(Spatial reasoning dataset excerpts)
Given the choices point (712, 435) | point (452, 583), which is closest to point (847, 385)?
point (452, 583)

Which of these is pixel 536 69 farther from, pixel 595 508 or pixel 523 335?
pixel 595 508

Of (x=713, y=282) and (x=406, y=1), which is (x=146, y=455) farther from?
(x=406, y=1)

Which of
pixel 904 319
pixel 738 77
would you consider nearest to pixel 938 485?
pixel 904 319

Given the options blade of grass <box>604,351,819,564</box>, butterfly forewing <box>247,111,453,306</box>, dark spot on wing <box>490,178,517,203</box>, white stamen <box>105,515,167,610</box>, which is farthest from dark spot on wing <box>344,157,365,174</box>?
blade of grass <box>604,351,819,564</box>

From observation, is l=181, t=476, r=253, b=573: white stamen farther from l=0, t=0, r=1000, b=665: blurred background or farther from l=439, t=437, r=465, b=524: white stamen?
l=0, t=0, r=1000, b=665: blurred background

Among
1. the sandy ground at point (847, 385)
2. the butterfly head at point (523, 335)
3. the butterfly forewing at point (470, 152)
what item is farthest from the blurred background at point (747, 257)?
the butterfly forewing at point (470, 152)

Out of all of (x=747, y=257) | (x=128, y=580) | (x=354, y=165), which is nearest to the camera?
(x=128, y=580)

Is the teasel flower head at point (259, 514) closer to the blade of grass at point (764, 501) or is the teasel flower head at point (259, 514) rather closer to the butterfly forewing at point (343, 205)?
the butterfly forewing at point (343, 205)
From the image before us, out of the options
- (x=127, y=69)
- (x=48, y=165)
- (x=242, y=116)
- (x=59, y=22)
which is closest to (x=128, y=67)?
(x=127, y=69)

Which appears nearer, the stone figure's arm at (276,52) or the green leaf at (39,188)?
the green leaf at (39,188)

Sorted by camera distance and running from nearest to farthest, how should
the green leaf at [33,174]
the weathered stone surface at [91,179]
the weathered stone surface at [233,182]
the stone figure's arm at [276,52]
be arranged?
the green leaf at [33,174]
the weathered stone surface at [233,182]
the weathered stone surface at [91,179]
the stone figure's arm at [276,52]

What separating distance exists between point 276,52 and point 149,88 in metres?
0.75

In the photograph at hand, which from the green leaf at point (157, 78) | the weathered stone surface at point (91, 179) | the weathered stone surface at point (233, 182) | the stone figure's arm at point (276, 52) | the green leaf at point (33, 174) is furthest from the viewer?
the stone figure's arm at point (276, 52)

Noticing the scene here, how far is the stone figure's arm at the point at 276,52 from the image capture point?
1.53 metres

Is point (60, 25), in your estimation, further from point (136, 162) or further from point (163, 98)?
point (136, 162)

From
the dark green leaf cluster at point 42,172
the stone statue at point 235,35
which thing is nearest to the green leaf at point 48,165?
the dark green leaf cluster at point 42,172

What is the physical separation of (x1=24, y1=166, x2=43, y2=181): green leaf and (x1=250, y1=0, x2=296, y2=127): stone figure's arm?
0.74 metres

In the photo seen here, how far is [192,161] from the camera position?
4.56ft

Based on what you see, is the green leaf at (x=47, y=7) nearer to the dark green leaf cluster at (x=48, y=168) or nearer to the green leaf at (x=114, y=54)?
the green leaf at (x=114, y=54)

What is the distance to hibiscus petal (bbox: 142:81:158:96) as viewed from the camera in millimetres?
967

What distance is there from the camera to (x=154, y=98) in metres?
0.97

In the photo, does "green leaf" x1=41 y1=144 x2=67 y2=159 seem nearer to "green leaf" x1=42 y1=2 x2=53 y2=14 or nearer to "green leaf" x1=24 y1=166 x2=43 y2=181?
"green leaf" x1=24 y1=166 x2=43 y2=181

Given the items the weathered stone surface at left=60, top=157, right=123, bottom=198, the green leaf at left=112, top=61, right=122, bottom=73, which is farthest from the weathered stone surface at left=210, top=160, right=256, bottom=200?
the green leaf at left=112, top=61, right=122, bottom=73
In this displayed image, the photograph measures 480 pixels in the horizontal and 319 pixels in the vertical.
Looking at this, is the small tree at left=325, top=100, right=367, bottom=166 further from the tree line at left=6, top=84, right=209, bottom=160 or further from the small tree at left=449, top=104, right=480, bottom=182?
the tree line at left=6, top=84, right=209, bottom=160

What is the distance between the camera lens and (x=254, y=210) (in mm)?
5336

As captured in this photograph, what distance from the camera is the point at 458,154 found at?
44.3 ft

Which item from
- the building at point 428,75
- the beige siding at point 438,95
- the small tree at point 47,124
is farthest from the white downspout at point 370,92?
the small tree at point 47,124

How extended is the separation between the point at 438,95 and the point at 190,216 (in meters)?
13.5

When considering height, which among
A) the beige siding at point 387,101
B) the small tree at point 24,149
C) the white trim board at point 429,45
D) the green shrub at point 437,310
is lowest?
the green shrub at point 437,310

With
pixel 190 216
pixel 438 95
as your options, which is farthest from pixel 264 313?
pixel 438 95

* **Exercise brief**
Transcribe every line of the data, exactly as it stands.

* **Answer below**
Given the choices point (712, 435) | point (452, 583), which is closest to point (847, 385)?
point (452, 583)

Which of these is pixel 536 69 farther from, pixel 595 508 or pixel 523 335?
pixel 595 508

Of (x=713, y=282) and (x=406, y=1), which is (x=146, y=455) farther from?
(x=406, y=1)

Which of
pixel 904 319
pixel 738 77
would you consider nearest to pixel 938 485?
pixel 904 319

Given the options blade of grass <box>604,351,819,564</box>, butterfly forewing <box>247,111,453,306</box>, dark spot on wing <box>490,178,517,203</box>, white stamen <box>105,515,167,610</box>, which is farthest from dark spot on wing <box>344,157,365,174</box>?
blade of grass <box>604,351,819,564</box>

From observation, is l=181, t=476, r=253, b=573: white stamen farther from l=0, t=0, r=1000, b=665: blurred background or farther from l=439, t=437, r=465, b=524: white stamen?
l=0, t=0, r=1000, b=665: blurred background

Among
1. the sandy ground at point (847, 385)
2. the butterfly head at point (523, 335)
3. the butterfly forewing at point (470, 152)
what item is farthest from the blurred background at point (747, 257)?
the butterfly forewing at point (470, 152)

Out of all of (x=747, y=257) | (x=128, y=580) | (x=354, y=165), which is nearest to the camera?
(x=128, y=580)

Is the teasel flower head at point (259, 514) closer to the blade of grass at point (764, 501) or is the teasel flower head at point (259, 514) rather closer to the butterfly forewing at point (343, 205)?
the butterfly forewing at point (343, 205)
From the image before us, out of the options
- (x=127, y=69)
- (x=48, y=165)
- (x=242, y=116)
- (x=59, y=22)
which is closest to (x=128, y=67)?
(x=127, y=69)

Which appears nearer, the stone figure's arm at (276,52) or the green leaf at (39,188)?
the green leaf at (39,188)

Sorted by camera distance and running from nearest to farthest, how should
the green leaf at [33,174]
the weathered stone surface at [91,179]
the weathered stone surface at [233,182]
the stone figure's arm at [276,52]
be arranged?
the green leaf at [33,174]
the weathered stone surface at [233,182]
the weathered stone surface at [91,179]
the stone figure's arm at [276,52]

What separating distance exists between point 276,52 and point 149,88 in metres?
0.75

In the photograph at hand, which from the green leaf at point (157, 78) | the weathered stone surface at point (91, 179) | the weathered stone surface at point (233, 182) | the stone figure's arm at point (276, 52) | the green leaf at point (33, 174) is furthest from the viewer?
the stone figure's arm at point (276, 52)

Noticing the scene here, how far is the stone figure's arm at the point at 276,52 from the image capture point?
1.53 metres

Is point (60, 25), in your estimation, further from point (136, 162) or further from point (163, 98)?
point (136, 162)

From
the dark green leaf cluster at point 42,172
the stone statue at point 235,35
which thing is nearest to the green leaf at point 48,165?
the dark green leaf cluster at point 42,172

What is the physical separation of (x1=24, y1=166, x2=43, y2=181): green leaf and (x1=250, y1=0, x2=296, y2=127): stone figure's arm?
0.74 metres

In the photo seen here, how far is [192,161] from the camera position?
4.56ft

Based on what you see, is the green leaf at (x=47, y=7) nearer to the dark green leaf cluster at (x=48, y=168) or nearer to the green leaf at (x=114, y=54)?
the green leaf at (x=114, y=54)

What is the distance to hibiscus petal (bbox: 142:81:158:96) as viewed from the camera in millimetres?
967

What distance is there from the camera to (x=154, y=98) in metres?
0.97

In the photo, does "green leaf" x1=41 y1=144 x2=67 y2=159 seem nearer to "green leaf" x1=42 y1=2 x2=53 y2=14 or nearer to "green leaf" x1=24 y1=166 x2=43 y2=181?
"green leaf" x1=24 y1=166 x2=43 y2=181

Given the items the weathered stone surface at left=60, top=157, right=123, bottom=198, the green leaf at left=112, top=61, right=122, bottom=73, which is farthest from the weathered stone surface at left=210, top=160, right=256, bottom=200?
the green leaf at left=112, top=61, right=122, bottom=73
In this displayed image, the photograph measures 480 pixels in the horizontal and 319 pixels in the vertical.
Looking at this, is the small tree at left=325, top=100, right=367, bottom=166 further from the tree line at left=6, top=84, right=209, bottom=160 or further from the small tree at left=449, top=104, right=480, bottom=182?
the tree line at left=6, top=84, right=209, bottom=160

What is the distance between the camera lens and (x=254, y=210) (in mm)?
5336

As captured in this photograph, what distance from the camera is the point at 458,154 found at?
44.3 ft

Which item from
- the building at point 428,75
- the beige siding at point 438,95
- the small tree at point 47,124
is farthest from the white downspout at point 370,92?
the small tree at point 47,124

How extended is the separation between the point at 438,95 and the point at 190,216 (in meters)?
13.5

When considering height, which among
A) the beige siding at point 387,101
B) the small tree at point 24,149
C) the white trim board at point 429,45
D) the green shrub at point 437,310
is lowest?
the green shrub at point 437,310

With
pixel 190 216
pixel 438 95
as your options, which is farthest from pixel 264 313?
pixel 438 95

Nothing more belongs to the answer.